PAGE TEXT:
From: Dominik Csapak <d.csapak@proxmox.com>
To: "Fabian Grünbichler" <f.gruenbichler@proxmox.com>,
pve-devel@lists.proxmox.com
Subject: Re: [pve-devel] [PATCH manager v2] api: implement node-independent bulk actions
Date: Fri, 14 Nov 2025 10:16:20 +0100 [thread overview]
Message-ID: <c9ff0657-de5f-431a-b493-ea138bd36ad0@proxmox.com> (raw)
In-Reply-To: <176310914957.64802.13109309341568645230@yuna.proxmox.com>
thanks for the review!
just a few questions inline
On 11/14/25 9:32 AM, Fabian Grünbichler wrote:
> Quoting Dominik Csapak (2025-08-14 13:26:59)
[snip]
>> +sub create_client {
>> + my ($authuser, $request_timeout) = @_;
>> + my ($user, undef) = PVE::AccessControl::split_tokenid($authuser, 1);
>> +
>> + # TODO: How to handle Tokens?
>
> not like below for sure ;) we'd need to make it queriable using the
> RPCEnvironment (and store it there) I guess? maybe opt-in so the storing only
> happens for certain API handlers (e.g., these ones here for a start)?
>
> this basically escalates from the token to a ticket of the user, which is a
> nogo even if you duplicate the current set of privilege checks here, as that is
> just waiting to get out of sync
Just to clarify: what's the worst that could happen with this?
the API call checks if the token has the correct permissions for all
resources, and the user can't have less permissions at that point.
So 'upgrading' the token to a full user ticket for the context
of these changes does not inherently break anything?
(Except I'm missing something?)
There is a TOCTOU issue of course, but IMHO it would not that big
of a deal since this can only happen if the permissions change
during the running task, and one could argue that the token
had permission to do these changes when starting the api call,
so it should be able to finish it.
I modeled this after we do the metrics export api call
in PVE/API2/Cluster/MetricServer.pm where we do the same
(or similar), so we probably should change it there as well then?
Anyway, I'll see that we extend the rpcenv to be able to do that,
but how should we mark the api call? in a special way like we do
with 'protected' ? (so e.g. '"save-token-info" => 1,' in the api
call (with a better name ofc))

RECORDS PROVIDED:
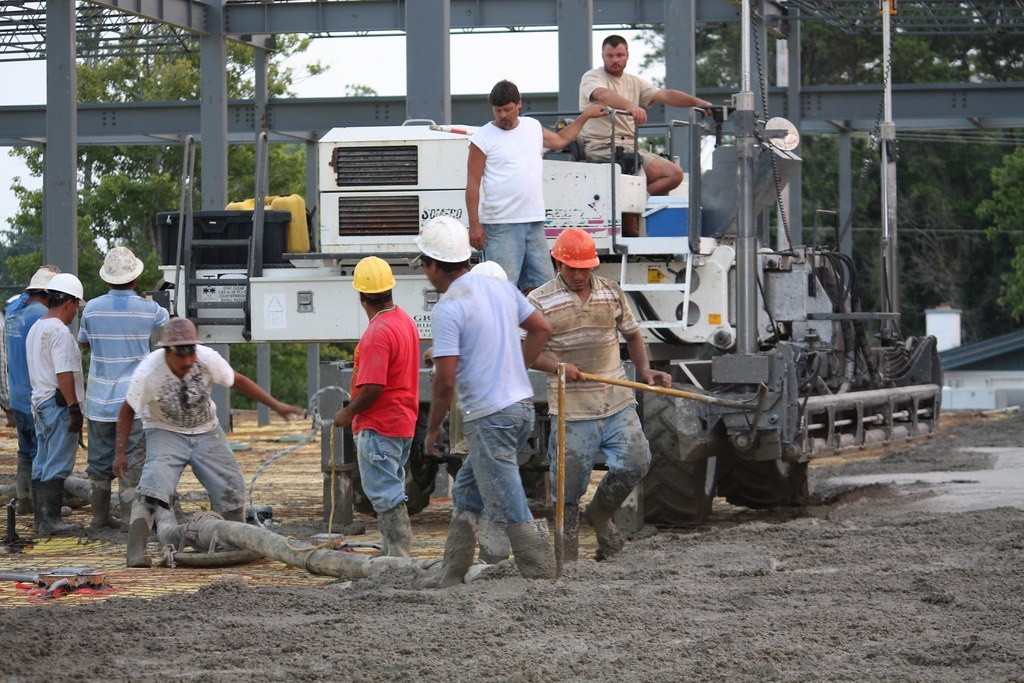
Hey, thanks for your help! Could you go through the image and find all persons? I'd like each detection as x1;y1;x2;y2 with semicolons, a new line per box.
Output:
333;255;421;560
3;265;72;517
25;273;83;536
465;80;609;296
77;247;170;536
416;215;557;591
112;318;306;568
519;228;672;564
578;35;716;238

--

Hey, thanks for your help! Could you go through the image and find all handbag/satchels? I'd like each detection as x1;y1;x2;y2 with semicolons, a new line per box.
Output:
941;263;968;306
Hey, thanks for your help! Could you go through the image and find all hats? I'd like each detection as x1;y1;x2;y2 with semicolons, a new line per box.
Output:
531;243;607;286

WHAT YOU HAVE TO DO: In the patch review reply, which file contains the metrics export API call that the author says the token handling was modeled after? The listing plays no part here.

IN RESPONSE: PVE/API2/Cluster/MetricServer.pm